* Problem description *
Turn everything in the records from the line containing "Which object in" down to the line containing "gray upholstered armchair, located" into a numbered list, skipping any blank lines.

>>>

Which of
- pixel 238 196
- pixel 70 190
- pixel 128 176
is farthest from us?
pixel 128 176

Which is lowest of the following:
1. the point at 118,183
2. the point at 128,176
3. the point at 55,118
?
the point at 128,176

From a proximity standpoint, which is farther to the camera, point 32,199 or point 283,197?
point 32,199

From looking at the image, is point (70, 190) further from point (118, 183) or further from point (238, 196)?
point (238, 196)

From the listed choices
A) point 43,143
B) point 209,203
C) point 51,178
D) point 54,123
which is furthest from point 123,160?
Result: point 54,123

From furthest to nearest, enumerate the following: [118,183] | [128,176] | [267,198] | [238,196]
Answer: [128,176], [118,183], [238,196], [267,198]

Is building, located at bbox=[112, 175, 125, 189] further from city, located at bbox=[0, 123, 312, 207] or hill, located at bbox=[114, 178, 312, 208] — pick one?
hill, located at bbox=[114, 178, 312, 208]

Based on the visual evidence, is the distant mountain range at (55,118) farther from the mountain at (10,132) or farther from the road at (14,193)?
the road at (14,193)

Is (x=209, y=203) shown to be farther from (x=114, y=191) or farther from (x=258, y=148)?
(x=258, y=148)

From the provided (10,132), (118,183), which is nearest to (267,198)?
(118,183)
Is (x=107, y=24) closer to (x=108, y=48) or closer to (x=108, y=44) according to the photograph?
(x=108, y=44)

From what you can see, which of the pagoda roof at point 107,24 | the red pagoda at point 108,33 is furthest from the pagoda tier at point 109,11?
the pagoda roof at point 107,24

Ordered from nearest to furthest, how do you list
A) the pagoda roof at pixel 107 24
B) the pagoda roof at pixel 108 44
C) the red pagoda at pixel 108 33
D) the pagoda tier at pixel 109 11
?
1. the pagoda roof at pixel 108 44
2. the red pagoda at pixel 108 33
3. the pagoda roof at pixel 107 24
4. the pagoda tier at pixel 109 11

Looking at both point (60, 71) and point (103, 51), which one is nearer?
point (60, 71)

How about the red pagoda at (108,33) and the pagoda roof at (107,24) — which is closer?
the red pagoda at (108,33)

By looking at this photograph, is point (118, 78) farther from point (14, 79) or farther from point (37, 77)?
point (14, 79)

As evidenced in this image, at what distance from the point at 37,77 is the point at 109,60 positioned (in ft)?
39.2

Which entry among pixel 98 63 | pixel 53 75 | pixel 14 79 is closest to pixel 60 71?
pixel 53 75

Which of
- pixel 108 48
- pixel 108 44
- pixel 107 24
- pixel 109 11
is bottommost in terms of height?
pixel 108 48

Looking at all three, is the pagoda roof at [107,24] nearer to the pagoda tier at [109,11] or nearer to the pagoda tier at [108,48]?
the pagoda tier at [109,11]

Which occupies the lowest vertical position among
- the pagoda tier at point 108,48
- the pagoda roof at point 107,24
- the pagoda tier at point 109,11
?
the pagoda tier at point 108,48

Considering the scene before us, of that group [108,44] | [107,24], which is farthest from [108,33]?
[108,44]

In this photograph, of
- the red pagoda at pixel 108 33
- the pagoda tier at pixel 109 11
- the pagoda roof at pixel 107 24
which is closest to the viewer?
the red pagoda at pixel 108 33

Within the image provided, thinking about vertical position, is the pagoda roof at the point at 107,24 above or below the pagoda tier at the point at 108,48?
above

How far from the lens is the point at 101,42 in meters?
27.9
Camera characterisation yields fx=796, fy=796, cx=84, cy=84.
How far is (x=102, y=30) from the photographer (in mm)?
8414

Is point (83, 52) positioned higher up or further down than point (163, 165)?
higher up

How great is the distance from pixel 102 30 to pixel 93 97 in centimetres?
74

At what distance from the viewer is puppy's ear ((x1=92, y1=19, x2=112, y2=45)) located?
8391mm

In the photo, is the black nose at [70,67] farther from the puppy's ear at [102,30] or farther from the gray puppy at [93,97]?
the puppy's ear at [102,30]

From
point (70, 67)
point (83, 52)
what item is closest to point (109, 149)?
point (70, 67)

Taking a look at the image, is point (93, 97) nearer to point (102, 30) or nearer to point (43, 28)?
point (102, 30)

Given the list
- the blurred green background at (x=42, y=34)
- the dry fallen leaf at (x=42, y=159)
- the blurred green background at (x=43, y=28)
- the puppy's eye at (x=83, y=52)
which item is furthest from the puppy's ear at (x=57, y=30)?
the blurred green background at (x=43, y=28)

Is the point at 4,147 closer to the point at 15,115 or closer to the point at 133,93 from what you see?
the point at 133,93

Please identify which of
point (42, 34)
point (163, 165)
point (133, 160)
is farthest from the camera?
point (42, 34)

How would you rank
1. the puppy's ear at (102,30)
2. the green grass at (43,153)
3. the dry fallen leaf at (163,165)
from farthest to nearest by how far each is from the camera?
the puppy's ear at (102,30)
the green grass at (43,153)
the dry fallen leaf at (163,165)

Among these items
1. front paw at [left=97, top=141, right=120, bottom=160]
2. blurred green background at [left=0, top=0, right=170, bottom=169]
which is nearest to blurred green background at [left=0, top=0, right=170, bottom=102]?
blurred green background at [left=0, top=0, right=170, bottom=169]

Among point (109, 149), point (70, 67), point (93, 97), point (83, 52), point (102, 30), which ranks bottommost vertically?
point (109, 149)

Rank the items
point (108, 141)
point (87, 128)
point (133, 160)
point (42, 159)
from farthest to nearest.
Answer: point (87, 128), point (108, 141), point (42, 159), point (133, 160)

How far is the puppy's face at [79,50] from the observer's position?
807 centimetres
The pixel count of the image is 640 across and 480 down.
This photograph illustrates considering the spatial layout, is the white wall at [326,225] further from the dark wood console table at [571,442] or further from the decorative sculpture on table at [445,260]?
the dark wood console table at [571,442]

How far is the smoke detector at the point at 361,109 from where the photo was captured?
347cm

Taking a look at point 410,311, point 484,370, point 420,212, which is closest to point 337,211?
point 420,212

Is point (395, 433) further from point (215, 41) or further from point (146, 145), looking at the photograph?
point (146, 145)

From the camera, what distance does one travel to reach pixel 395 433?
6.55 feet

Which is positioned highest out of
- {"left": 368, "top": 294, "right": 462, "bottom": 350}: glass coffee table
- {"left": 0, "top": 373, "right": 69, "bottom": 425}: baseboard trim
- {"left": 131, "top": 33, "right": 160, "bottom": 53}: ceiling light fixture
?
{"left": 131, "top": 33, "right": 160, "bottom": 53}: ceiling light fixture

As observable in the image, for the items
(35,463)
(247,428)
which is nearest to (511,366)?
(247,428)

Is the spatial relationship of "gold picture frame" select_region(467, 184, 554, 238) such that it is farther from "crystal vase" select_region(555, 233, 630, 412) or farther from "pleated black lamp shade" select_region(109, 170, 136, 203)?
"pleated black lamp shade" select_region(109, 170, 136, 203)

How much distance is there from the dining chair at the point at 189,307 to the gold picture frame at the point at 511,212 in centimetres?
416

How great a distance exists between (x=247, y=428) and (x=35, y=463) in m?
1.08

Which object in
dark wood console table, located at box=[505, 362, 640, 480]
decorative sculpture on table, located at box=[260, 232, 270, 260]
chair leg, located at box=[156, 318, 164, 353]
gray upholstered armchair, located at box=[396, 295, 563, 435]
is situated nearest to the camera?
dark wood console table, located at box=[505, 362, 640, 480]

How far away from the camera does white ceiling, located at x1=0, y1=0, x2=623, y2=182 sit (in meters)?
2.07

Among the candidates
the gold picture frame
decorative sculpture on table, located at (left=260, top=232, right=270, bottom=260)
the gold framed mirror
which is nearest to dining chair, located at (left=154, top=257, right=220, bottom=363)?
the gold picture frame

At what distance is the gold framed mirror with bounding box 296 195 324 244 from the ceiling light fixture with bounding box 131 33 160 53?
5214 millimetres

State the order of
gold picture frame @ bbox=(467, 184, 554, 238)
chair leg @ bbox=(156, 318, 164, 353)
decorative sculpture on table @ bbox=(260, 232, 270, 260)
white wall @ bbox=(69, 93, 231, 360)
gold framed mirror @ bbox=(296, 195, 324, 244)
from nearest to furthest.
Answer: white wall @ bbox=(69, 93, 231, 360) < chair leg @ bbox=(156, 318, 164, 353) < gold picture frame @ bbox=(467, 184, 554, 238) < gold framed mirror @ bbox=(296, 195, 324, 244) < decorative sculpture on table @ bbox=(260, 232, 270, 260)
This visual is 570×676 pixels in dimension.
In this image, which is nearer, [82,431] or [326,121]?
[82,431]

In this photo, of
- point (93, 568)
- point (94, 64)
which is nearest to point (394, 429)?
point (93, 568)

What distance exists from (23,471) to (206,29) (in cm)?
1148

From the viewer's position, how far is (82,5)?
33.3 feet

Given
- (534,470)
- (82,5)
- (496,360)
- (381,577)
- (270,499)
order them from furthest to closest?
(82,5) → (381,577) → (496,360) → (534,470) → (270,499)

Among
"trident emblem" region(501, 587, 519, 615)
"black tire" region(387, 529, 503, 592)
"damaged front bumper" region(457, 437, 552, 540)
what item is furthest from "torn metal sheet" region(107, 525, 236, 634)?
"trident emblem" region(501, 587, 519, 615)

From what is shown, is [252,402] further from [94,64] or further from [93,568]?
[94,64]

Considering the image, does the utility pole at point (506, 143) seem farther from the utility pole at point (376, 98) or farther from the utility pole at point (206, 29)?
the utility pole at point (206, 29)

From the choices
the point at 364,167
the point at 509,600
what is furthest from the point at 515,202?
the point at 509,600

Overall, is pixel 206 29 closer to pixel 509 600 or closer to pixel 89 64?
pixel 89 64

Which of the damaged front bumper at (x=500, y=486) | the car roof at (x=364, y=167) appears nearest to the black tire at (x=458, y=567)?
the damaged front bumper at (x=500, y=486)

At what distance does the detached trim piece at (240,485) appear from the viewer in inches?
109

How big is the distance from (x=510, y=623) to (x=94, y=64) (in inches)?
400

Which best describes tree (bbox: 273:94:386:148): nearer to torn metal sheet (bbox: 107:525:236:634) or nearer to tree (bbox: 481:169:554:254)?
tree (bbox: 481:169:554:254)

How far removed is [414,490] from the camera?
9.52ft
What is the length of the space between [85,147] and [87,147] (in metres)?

<<<

* The reply *
1. Which object in
2. dark wood console table, located at box=[505, 362, 640, 480]
3. decorative sculpture on table, located at box=[260, 232, 270, 260]
4. chair leg, located at box=[156, 318, 164, 353]
5. gray upholstered armchair, located at box=[396, 295, 563, 435]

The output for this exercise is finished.